(Beginning of PASSAGE)

HAL Id: lirmm-01248586
https://hal-lirmm.ccsd.cnrs.fr/lirmm-01248586
Submitted on 27 Mar 2019

HAL is a multi-disciplinary open access archive for the deposit and dissemination of scientific research documents, whether they are published or not. The documents may come from teaching and research institutions in France or abroad, or from public or private research centers.

L’archive ouverte pluridisciplinaire HAL, est destinée au dépôt et à la diffusion de documents scientifiques de niveau recherche, publiés ou non, émanant des établissements d’enseignement et de recherche français ou étrangers, des laboratoires publics ou privés.
An Architecture-level Cache Simulation Framework Supporting Advanced PMA STT-MRAM

Bi Wu*, Yuanqing Cheng†, Ying Wang‡, Aida Todri-Sanial¶, Guangyu Sun§, Lionel Torres¶ and Weisheng Zhao†

*School of Software Engineering
†School of Electrical and Information Engineering
Beihang University, Beijing, China, 100191
‡Institute of Computing Technology, Chinese Academy of Sciences
Beijing, China, 100190
¶LIRMM laboratory, CNRS, Montpellier, France, 34095
§CECA, EECS, Peking University, Beijing, China, 100871

Email: yuanqing@ieee.org

Abstract—With integration density on-chip rocketing up, leakage power dominates the whole power budget of contemporary CMOS technology based memory, especially for SRAM based on-chip cache. To overcome the aggravating “power wall” issue, some emerging memory technologies such as STT-MRAM (Spin transfer torque magnetic RAM), PCRAM (Phase change RAM), and ReRAM (Resistive RAM) are proposed as promising candidates for next generation cache design. Although there are several existing simulation tools available for cache design, such as NVSim and CACTI, they either cannot support the most advanced PMA (Perpendicular magnetic anisotropy) STT-MRAM model or lack the ability for multi-banked large capacity cache simulation. In this paper, we propose an architecture level design framework for cache design from device level up to array structure level, which can support the most advanced PMA STT-MRAM technology. The simulation results are analyzed and compared with those produced by NVSim, which prove the correctness of our framework. The potential benefits of PMA STT-MRAM used as multi-banked L2 and L3 cache are also investigated in the paper. We believe that our framework will be helpful for computer architecture researchers to adopt the PMA STT-MRAM in on-chip cache design.

(End of PASSAGE)
(Beginning of DATASET EXCERPT)

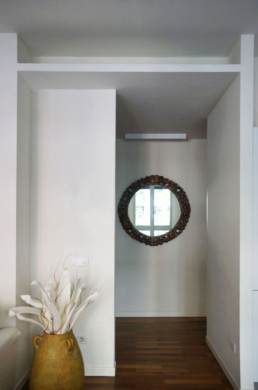 Casa BZ - Arch. Alessandra Ferrari - Studio A23C Bergamo - foto 1
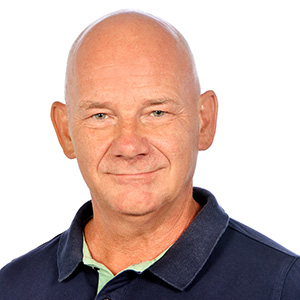 Holger Rohde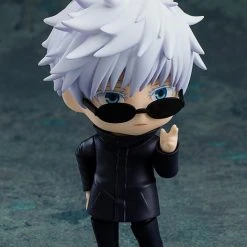 Good Smile Company Nendoroid #1528 Satoru Gojo Jujutsu Kaisen 13 Good Smile Company Nendoroid #1528 Satoru Gojo Jujutsu Kaisen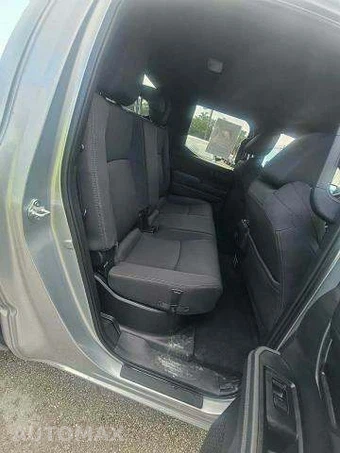 2024 Toyota Tacoma SR5 Crew Cab Short Bed - miniatura 16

(End of DATASET EXCERPT)

**ACTIVITY**
Reproduce the entire cache simulation framework passage above, word for word.

**TASK RESULT**
HAL Id: lirmm-01248586
https://hal-lirmm.ccsd.cnrs.fr/lirmm-01248586
Submitted on 27 Mar 2019

HAL is a multi-disciplinary open access archive for the deposit and dissemination of scientific research documents, whether they are published or not. The documents may come from teaching and research institutions in France or abroad, or from public or private research centers.

L’archive ouverte pluridisciplinaire HAL, est destinée au dépôt et à la diffusion de documents scientifiques de niveau recherche, publiés ou non, émanant des établissements d’enseignement et de recherche français ou étrangers, des laboratoires publics ou privés.
An Architecture-level Cache Simulation Framework Supporting Advanced PMA STT-MRAM

Bi Wu*, Yuanqing Cheng†, Ying Wang‡, Aida Todri-Sanial¶, Guangyu Sun§, Lionel Torres¶ and Weisheng Zhao†

*School of Software Engineering
†School of Electrical and Information Engineering
Beihang University, Beijing, China, 100191
‡Institute of Computing Technology, Chinese Academy of Sciences
Beijing, China, 100190
¶LIRMM laboratory, CNRS, Montpellier, France, 34095
§CECA, EECS, Peking University, Beijing, China, 100871

Email: yuanqing@ieee.org

Abstract—With integration density on-chip rocketing up, leakage power dominates the whole power budget of contemporary CMOS technology based memory, especially for SRAM based on-chip cache. To overcome the aggravating “power wall” issue, some emerging memory technologies such as STT-MRAM (Spin transfer torque magnetic RAM), PCRAM (Phase change RAM), and ReRAM (Resistive RAM) are proposed as promising candidates for next generation cache design. Although there are several existing simulation tools available for cache design, such as NVSim and CACTI, they either cannot support the most advanced PMA (Perpendicular magnetic anisotropy) STT-MRAM model or lack the ability for multi-banked large capacity cache simulation. In this paper, we propose an architecture level design framework for cache design from device level up to array structure level, which can support the most advanced PMA STT-MRAM technology. The simulation results are analyzed and compared with those produced by NVSim, which prove the correctness of our framework. The potential benefits of PMA STT-MRAM used as multi-banked L2 and L3 cache are also investigated in the paper. We believe that our framework will be helpful for computer architecture researchers to adopt the PMA STT-MRAM in on-chip cache design.